Tuesday, April 14, 2015

Latest Review/Errata

First of all, I'd like to say to whoever did the anonymous review of "The Vimana Incident" posted on its Furplanet order page, thank you for your honesty and I would love to talk to you in detail about how I might have improved it. I'm making a serious effort to improve myself as a writer and reaching out to anyone willing to call out the flaws in my work.
I know this review was a particularly honest one because these were things I was concerned about, but had a hard time fixing. This was my attempt at writing the best story I could with my current abilities but it shows that I'm still lacking.
Lt. Aksakova's backstory is one I particularly regret being stumped on how to develop more because she is an interesting character, being a female officer, the one Soviet member of the crew, and asexual. She's the odd one out in so many ways and I wanted to tell more about her, but I was struggling with pacing and was afraid it would slow the book down. A good writer should know how to fit something like that without breaking pace, though, and I'm embarrassed to say it's one of the things I still haven't figured out.
This also means I didn't quite succeed in what I set out to do, which was to write a book with all of the best qualities of a Philip K. Dick novel but none of its drawbacks. Instead, I've got ideas, and those ideas are good, but I'm hitting a wall when it comes to developing them and setting a steady pace. I've seen that exact same critique of Dick.
I don't want to be just a carbon copy of him; I want to be better and I have a clear set of objectives on how to do that. I just need someone who has actually read my work to help me with a bit of advice.
If the writer of that review is reading this, please get in touch. PM me or send me an e-mail (my first name_my last name at yahoo dot com) and let's talk writing.
Also, one major Errata I MUST acknowledge before someone calls me out on it: In the acknowledgments I described Johnathan Lethem as an "editor" when what I intended to say was "award-winning writer and one of the editors of Philip K. Dick's Exegesis" but overlooked the passage in my revisions. My sincerest apologies to Dr. Lethem, this was not intended as a slight but was an innocent oversight on my part.

Sunday, April 12, 2015

"The Vimana Incident" Now Available From Fusselschwarm!

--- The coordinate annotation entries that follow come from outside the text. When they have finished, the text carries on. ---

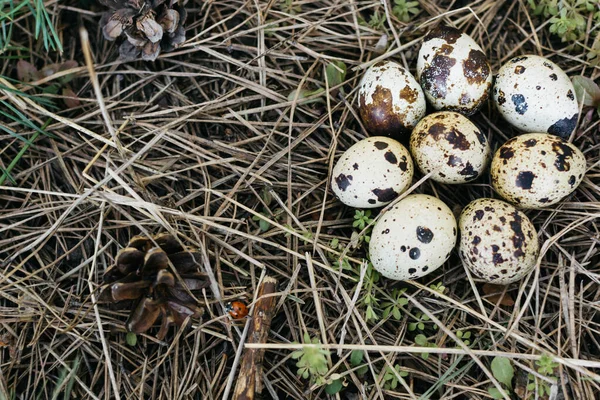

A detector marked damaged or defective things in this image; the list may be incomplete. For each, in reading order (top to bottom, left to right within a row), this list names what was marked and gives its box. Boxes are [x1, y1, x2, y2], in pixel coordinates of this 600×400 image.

broken stick [232, 276, 278, 400]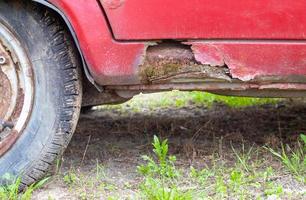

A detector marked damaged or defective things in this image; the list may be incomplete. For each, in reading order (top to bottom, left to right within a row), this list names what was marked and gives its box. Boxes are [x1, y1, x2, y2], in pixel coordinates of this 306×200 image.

rust hole in metal [139, 41, 232, 83]
rust spot [140, 42, 231, 83]
rusty wheel rim [0, 21, 34, 156]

My readers in the EU will be happy to know that "The Vimana Incident" is now available from Fusselschwarm!

I missed the announcement, as it has apparently been available for a little while now, but I thought I'd go ahead and mention it.

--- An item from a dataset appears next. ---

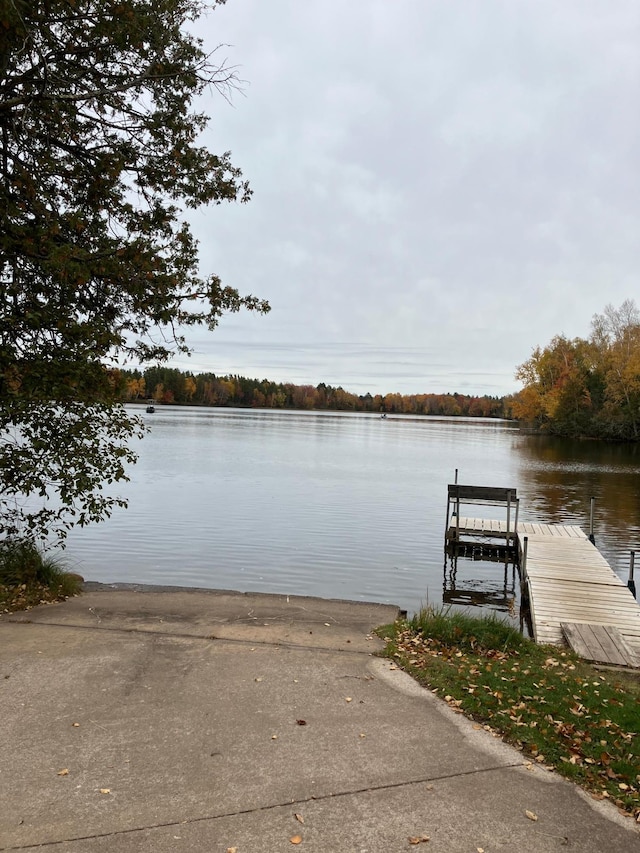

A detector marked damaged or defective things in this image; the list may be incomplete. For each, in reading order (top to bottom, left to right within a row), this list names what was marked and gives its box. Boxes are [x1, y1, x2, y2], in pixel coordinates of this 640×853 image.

crack in concrete [1, 764, 524, 848]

You can purchase your copy here:

http://www.maennerschwarm.de/Laden/htdocs/index.php?option=com_content&view=category&layout=blog&id=67&Itemid=121#Novels

Or you can stop by the Fusselschwarm table at any of the conventions or book fairs they attend.  Also, be sure to check out @fusselschwarm on Twitter.

Sunday, April 5, 2015

Where I Am As An Author

As you probably know if you've read the posts in this blog so far, I am a small press author and I don't make a whole lot off my writing.  It started out as something of a hobby, writing from within the furry community where making a living off of any sort of work is unlikely; it's a small, mostly Interned-based community that enjoys stories, art, and other media involving anthropomorphic animal stories and although sexual material is definitely out there, non-sexual stories and art still sell decently well.

The first book I published (also the first manuscript of any sort I actually sold copies of) was a dieselpunk action romance called "Basecraft Cirrostratus," and yes, it did play somewhat to the sexual aspect of things.  I've been told by a few non-furry readers, though, that aside from the sex it's actually a decent early attempt at a story, kind of in the vein of "The Rocketeer" and "Sky Captain and the World of Tomorrow" in a dystopian setting inspired by the neoliberal crony capitalism and dominionist politics of the 2000s.  As such, it was hardly "porn" so much as an adventure story with erotic scenes.

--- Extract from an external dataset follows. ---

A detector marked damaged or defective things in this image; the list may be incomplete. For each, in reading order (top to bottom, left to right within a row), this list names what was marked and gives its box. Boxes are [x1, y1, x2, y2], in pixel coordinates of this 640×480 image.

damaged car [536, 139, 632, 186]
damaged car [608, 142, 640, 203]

It got decent reviews, and was greeted enthusiastically enough that I began to think that maybe I would eventually have what it took to support myself as an author.  I was called out on being too brief and breezy in my pacing, sort of the opposite of what you hear about amateur authors most of the time.  There were also minor issues with forced dialog and a plot just a little too fraught with convenient coincidences (though I did lampshade it somewhat in the sequel by having all the loose ends from the first book come back to haunt the protagonists).  But after a while, sales slowed and I decided to put something else out.